_Problem description_:
Leave every picture behind and copy the rest of the entries below exactly.

_Available data_:
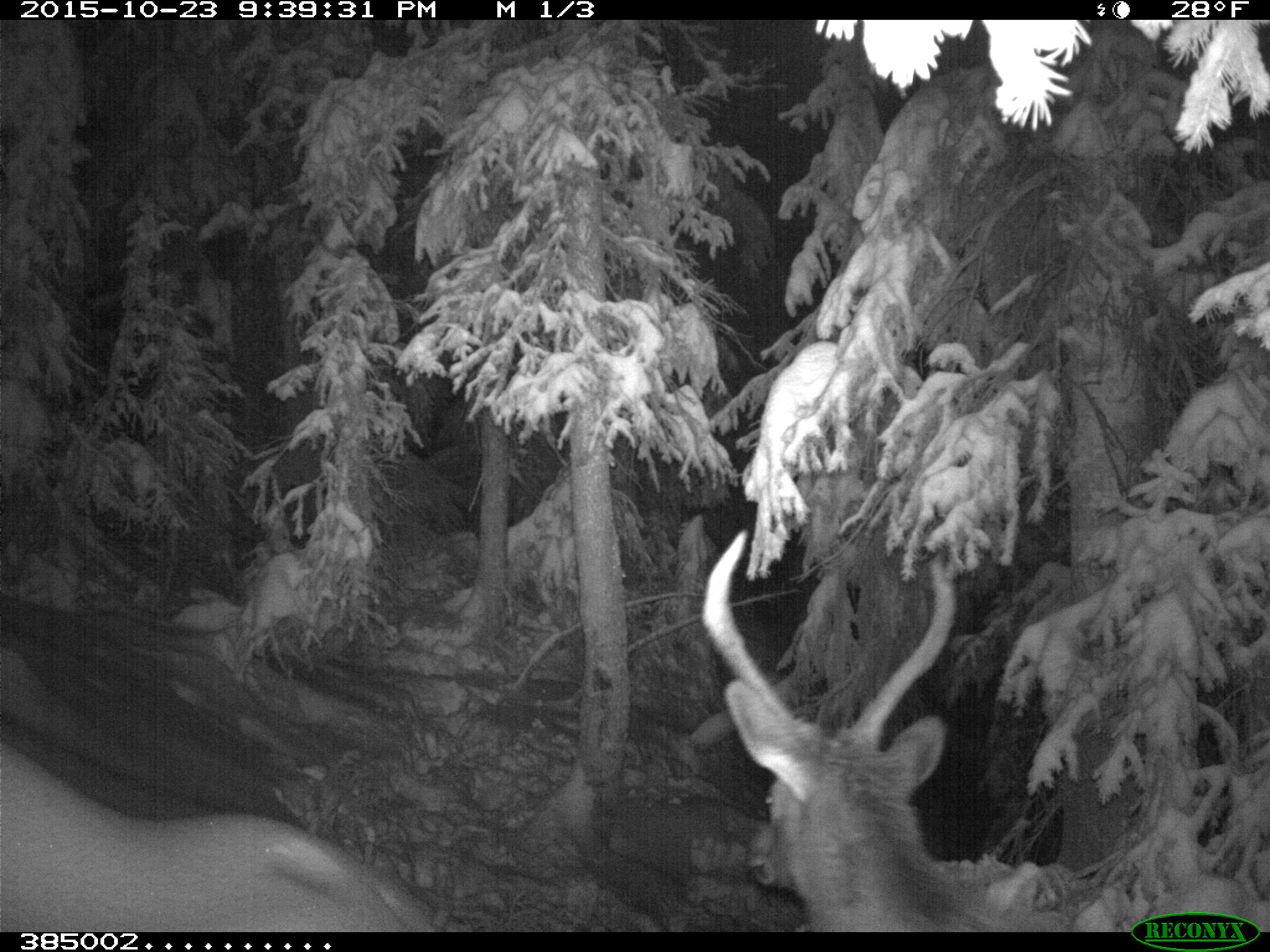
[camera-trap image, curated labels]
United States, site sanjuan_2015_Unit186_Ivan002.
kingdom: Animalia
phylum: Chordata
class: Mammalia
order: Artiodactyla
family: Cervidae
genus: Cervus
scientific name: Cervus elaphus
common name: red deer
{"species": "Cervus elaphus (red deer)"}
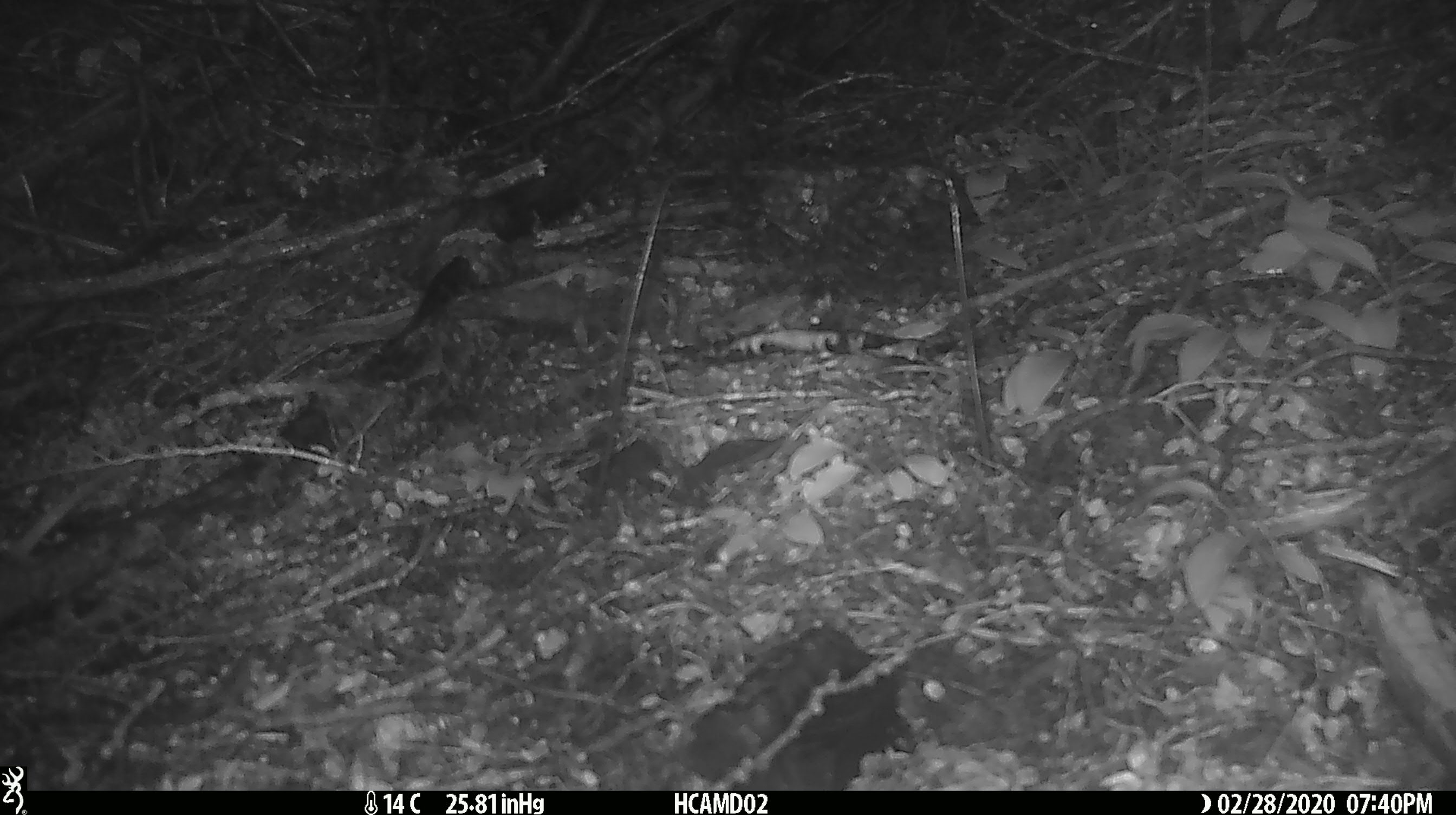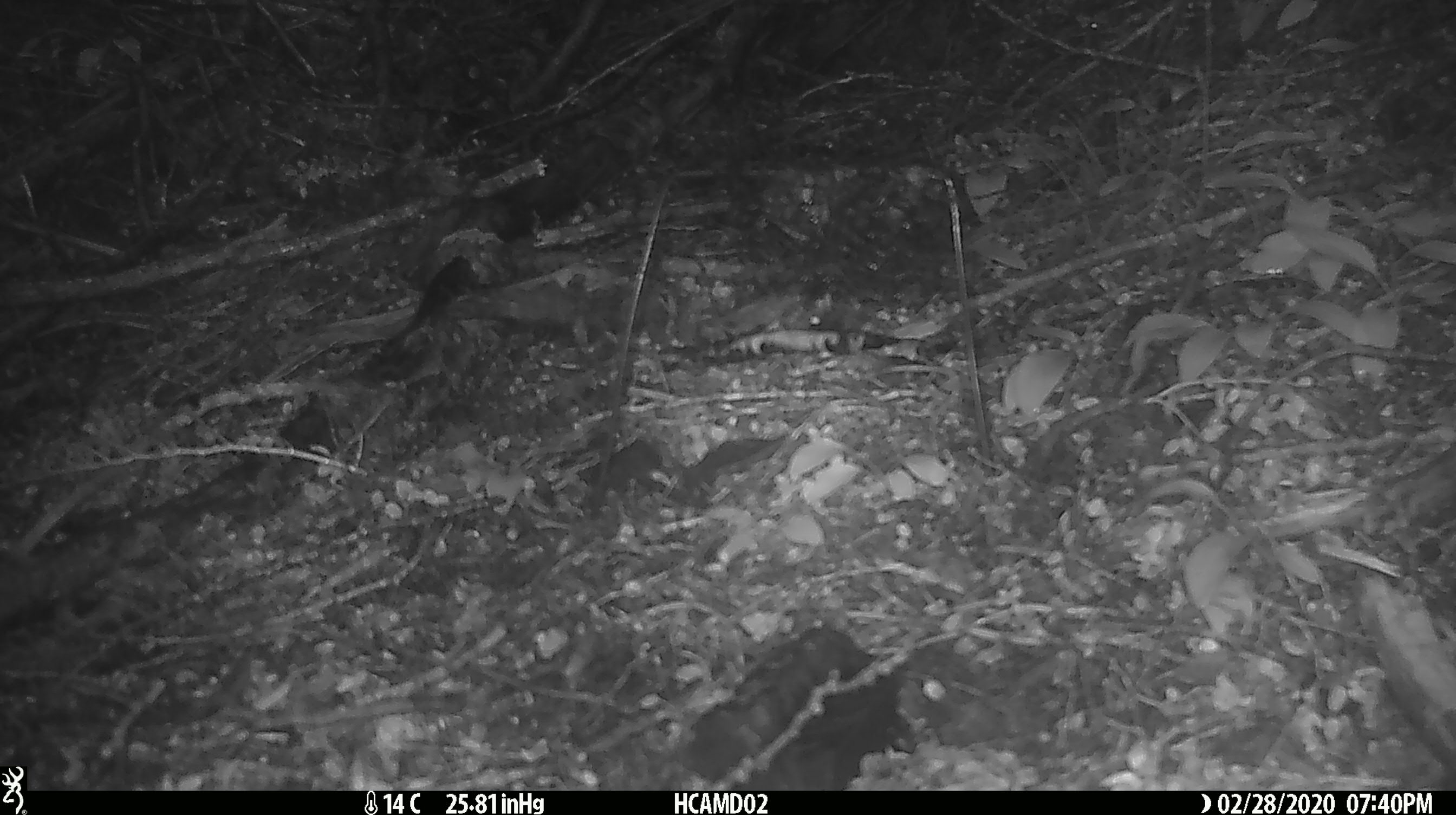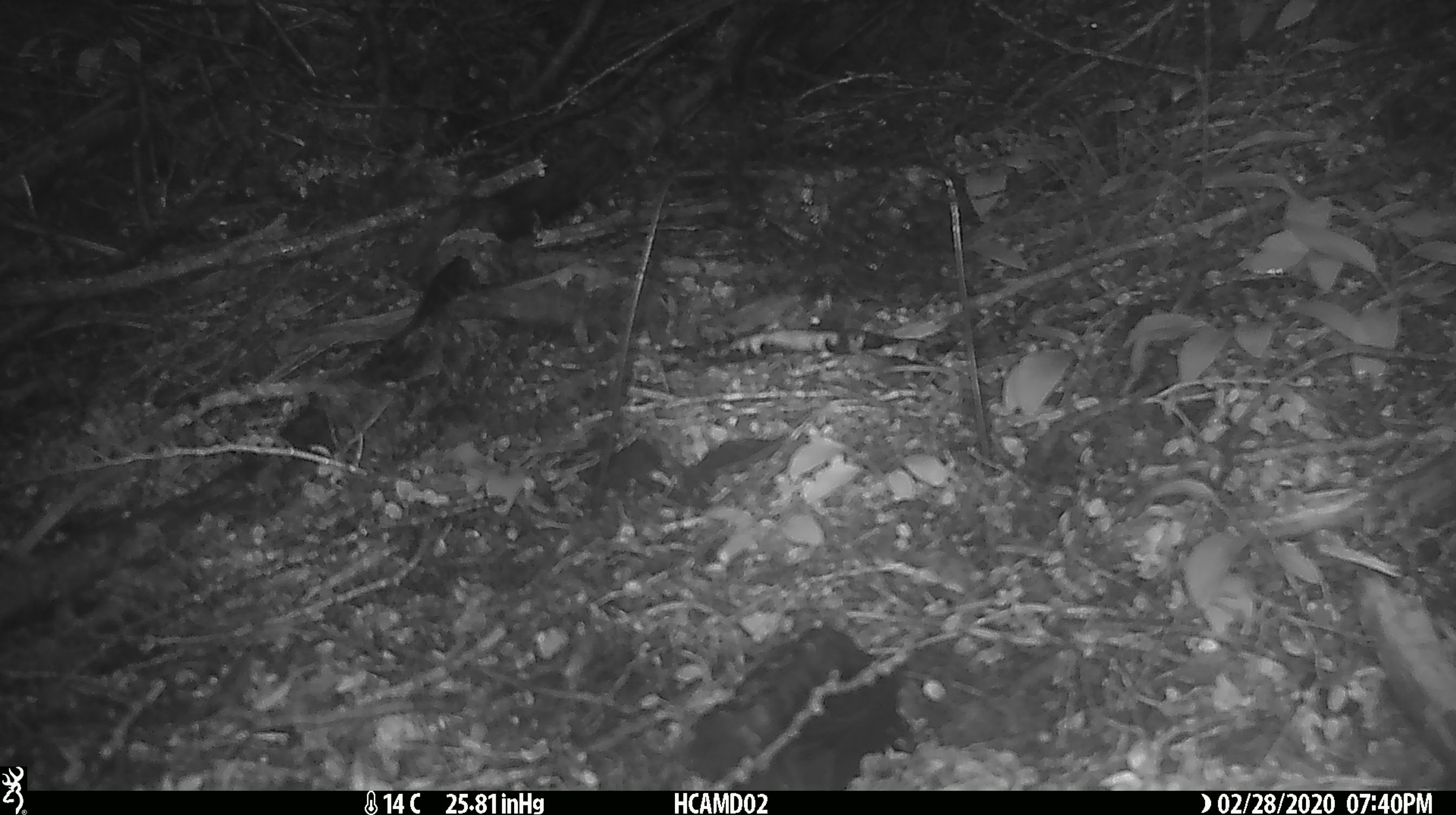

_Output for this exercise_:
[camera-trap image, curated labels]
United States, site sanjuan_2015_Unit186_Ivan002.
kingdom: Animalia
phylum: Chordata
class: Mammalia
order: Artiodactyla
family: Cervidae
genus: Cervus
scientific name: Cervus elaphus
common name: red deer
{"species": "Cervus elaphus (red deer)"}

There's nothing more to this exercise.